One important use case of the Conduit library
is parsing. In order to perform useful parsing,
we need to be able to occasionally consume "too much"
input, and then put the "leftovers" back into the
input stream, as if they had never been consumed.
Today, we will extend the `Pipe` type yet again,
creating a new primitive, `leftover`,
comparable to that of Data.Conduit.
> {-# LANGUAGE TypeOperators #-}
> {-# OPTIONS_GHC -Wall #-}
>
> module PipeLeftover where
>
> import Control.Monad.Trans.Free (FreeT(..), FreeF(..), liftF, wrap)
> import Fun ((:&:)(..), (:|:)(..))
>
> import Data.Void (Void, absurd)
> import Control.Monad (when, forever)
> import Control.Monad.Trans.Class (lift)
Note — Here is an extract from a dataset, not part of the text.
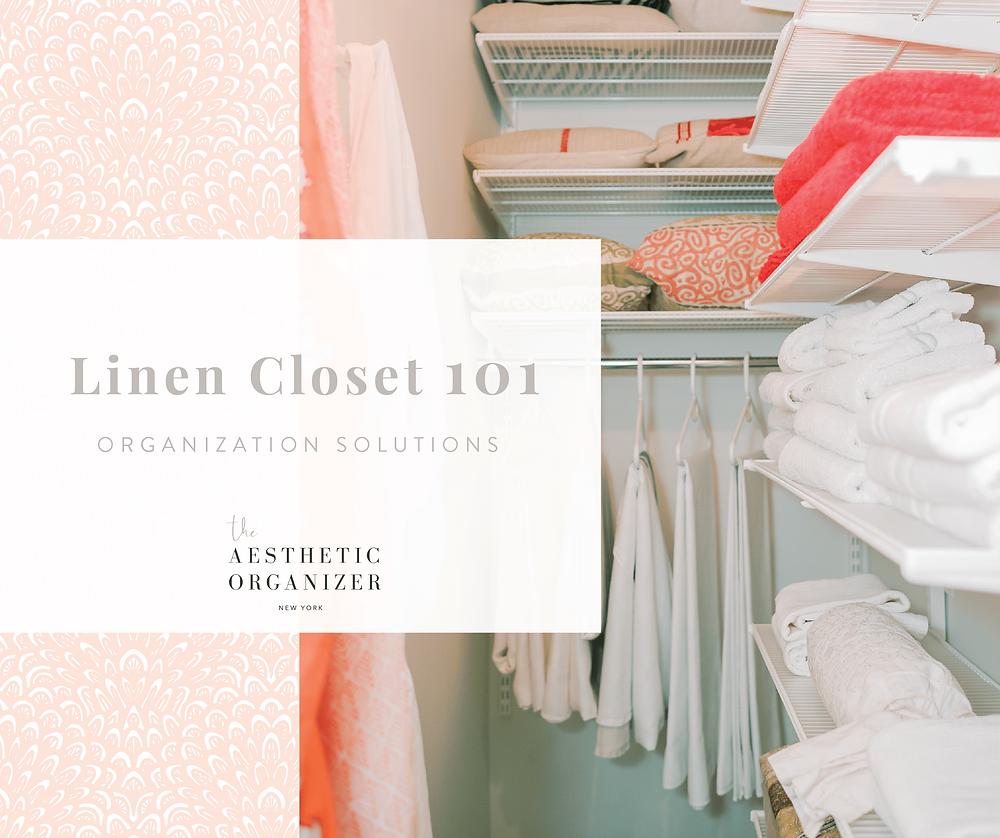 Linen Closet 101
> import Control.Monad.Trans.Resource (MonadResource, allocate, release)
Functors
--------------------------------------------------
We'll create yet another synonym for Const,
this time called `Leftover`.
> newtype Then next = Then next -- Identity
> newtype Yield o next = Yield o -- Const
> newtype Await i next = Await (i -> next) -- Fun
> data Abort next = Abort -- Empty
> newtype Finalize m next = Finalize (m ()) -- Const
> newtype Leftover l next = Leftover l -- Const
> instance Functor Then where
> fmap f (Then next) = Then (f next)
>
> instance Functor (Yield o) where
> fmap _f (Yield o) = Yield o
>
> instance Functor (Await i) where
> fmap f (Await g) = Await (f . g)
>
> instance Functor Abort where
> fmap _f Abort = Abort
>
> instance Functor (Finalize m) where
> fmap _f (Finalize m) = Finalize m
>
> instance Functor (Leftover l) where
> fmap _f (Leftover l) = Leftover l
>
> pass :: Monad m => m ()
> pass = return ()
>
> unreachable :: Monad m => m ()
> unreachable = error "You've reached the unreachable finalizer"
The Pipe type
--------------------------------------------------
The usage of `leftover` will be much like that of `yield`,
we supply a value, and then carry on with our computation.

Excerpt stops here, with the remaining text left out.